● **Required tasks**:
a – Name each field of study that the passage on electron holes lists in its opening sentence.
b – Reproduce verbatim the part of the passage on electron holes starting with "In physics, chemistry, and" and going on through "the hole's location.".

In physics, chemistry, and electronic engineering, an electron hole (often simply called a hole) is a quasiparticle denoting the lack of an electron at a position where one could exist in an atom or atomic lattice. Since in a normal atom or crystal lattice the negative charge of the electrons is balanced by the positive charge of the atomic nuclei, the absence of an electron leaves a net positive charge at the hole's location.
In crystals, electronic band structure calculations lead to an effective mass for the electrons that is typically negative at the top of a band. The negative mass is an unintuitive concept,[2] and in these situations, a more familiar picture is found by considering a positive charge with a positive mass.

● **Data provided**:
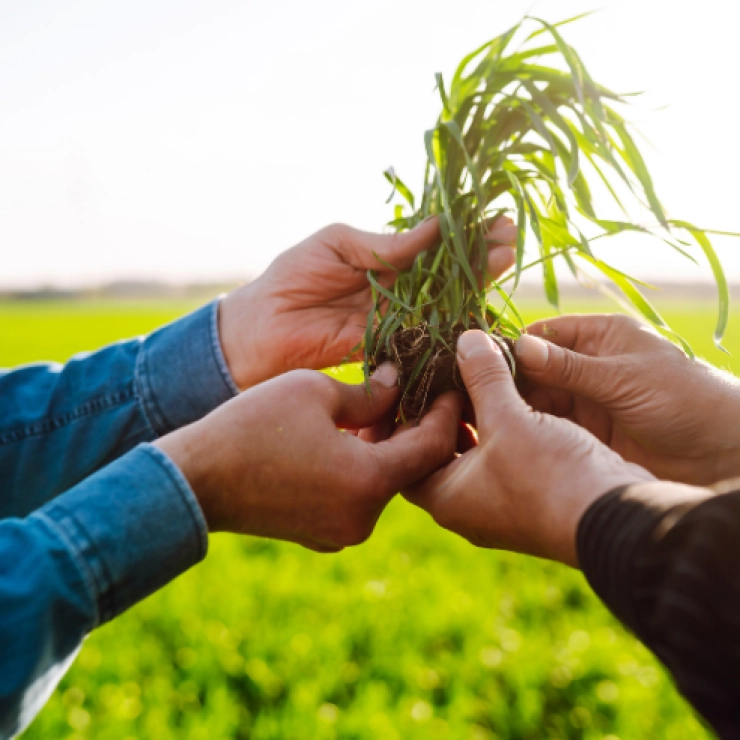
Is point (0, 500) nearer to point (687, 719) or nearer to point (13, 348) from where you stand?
point (687, 719)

● **Answers given**:
a – Physics, chemistry, and electronic engineering.

b –
In physics, chemistry, and electronic engineering, an electron hole (often simply called a hole) is a quasiparticle denoting the lack of an electron at a position where one could exist in an atom or atomic lattice. Since in a normal atom or crystal lattice the negative charge of the electrons is balanced by the positive charge of the atomic nuclei, the absence of an electron leaves a net positive charge at the hole's location.